Half-Baked or Mashed: Is Mixing Enterprise IT And The Internet A Recipe For Disaster?
Enterprise mashup tools are the long tail of SOA, letting ordinary employees build applications that aren't on IT's radar screen. But what about the risks?
POWER TO THE PEOPLE
While most apps on AppExchange are created by SaaS providers and vendors, other sites explicitly target end users as developers. Salesforce competitor LongJump, for example, is working on a hosted platform, still in closed beta, aimed at empowering nondevelopers to build applications. Like Microsoft's Popfly, LongJump isn't aimed just at intranets: Apps hosted on its platform can be shared publicly or offered for sale. Serena Software has gone further than most SaaS vendors, aiming to compete with Coghead, IBM, and Kapow. Its Vail service is intended to fully integrate with an enterprise's own SOA or other Web services, connecting to them through secure links. Serena also offers a freely downloadable mashup development environment aimed at end users.
Using outsourced software to integrate internally hosted servers may seem unnecessary, but Serena argues that hosted services eventually will replace most internal servers. Whether or not you buy that, SOA and mashups definitely make it easier to mix hosted services with internal apps, so outsourcing the mashup server itself will make sense for some organizations.
Mashups can also be created without any server or service at all--although their roots on the Internet mean that most mashups are Web-based, there's no reason they have to be. For example, OpenSpan offers a mashup tool that runs locally on Windows PCs, meaning it can interface directly with native Windows applications. Instead of converting files to RSS feeds, it monitors how applications interact with Windows APIs and can also intercept them, giving it complete control of an application's user interface, I/O, and use of shared system resources.
GET READY
Before opening the door to mashup technologies, you need to make several important decisions, over and above the question of who'll develop applications.

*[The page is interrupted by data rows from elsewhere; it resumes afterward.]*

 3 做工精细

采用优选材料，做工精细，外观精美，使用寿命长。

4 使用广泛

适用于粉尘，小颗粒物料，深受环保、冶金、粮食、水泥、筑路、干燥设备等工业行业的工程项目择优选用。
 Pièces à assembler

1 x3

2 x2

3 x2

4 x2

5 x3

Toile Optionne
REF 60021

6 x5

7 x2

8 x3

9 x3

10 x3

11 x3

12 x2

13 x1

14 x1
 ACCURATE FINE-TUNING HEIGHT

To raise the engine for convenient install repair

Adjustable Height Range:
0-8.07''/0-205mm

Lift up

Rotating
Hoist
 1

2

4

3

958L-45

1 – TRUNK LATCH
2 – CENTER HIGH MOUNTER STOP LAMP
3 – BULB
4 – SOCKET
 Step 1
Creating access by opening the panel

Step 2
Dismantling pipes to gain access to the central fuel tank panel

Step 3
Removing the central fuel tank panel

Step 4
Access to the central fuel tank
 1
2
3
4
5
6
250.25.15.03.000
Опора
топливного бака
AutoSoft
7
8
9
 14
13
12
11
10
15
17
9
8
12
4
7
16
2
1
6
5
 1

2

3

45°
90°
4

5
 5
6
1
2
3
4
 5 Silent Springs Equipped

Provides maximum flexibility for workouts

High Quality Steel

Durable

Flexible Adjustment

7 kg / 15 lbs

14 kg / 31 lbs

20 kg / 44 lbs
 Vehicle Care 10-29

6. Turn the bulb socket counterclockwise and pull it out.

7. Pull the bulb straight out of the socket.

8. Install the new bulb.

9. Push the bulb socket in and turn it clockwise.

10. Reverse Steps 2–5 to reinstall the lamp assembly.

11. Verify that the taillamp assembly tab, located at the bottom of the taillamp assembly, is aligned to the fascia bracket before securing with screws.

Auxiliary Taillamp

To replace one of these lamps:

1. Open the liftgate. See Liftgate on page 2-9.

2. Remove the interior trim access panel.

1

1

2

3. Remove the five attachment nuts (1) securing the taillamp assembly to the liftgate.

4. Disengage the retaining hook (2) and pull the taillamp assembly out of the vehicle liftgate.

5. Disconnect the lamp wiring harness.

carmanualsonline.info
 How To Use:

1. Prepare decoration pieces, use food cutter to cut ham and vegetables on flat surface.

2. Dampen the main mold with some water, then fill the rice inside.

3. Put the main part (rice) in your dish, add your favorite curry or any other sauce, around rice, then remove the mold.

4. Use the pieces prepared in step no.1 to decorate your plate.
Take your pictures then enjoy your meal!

IT needs to determine which data sources will be approved for mashing. Public Web sites and APIs like Google Maps are obvious picks, but the real value in an enterprise could come from combining these with intranet and extranet Web services.
Next, where will the mashing up happen? Though mashups are associated with browser-based applications, enterprises with SOAs have the option of server-based tools or desktop-centric integration software.
If you go with browser-based mashups, decide whether to host the new applications on an existing Web server, buy one of the new dedicated mashup platforms, or farm out the whole shebang.
Finally, there are a huge number of development platforms and tools, many of them free. Ajax's widespread browser compatibility makes it the obvious choice for most Internet apps, but this isn't an issue for intranet developers who can control their client's platform.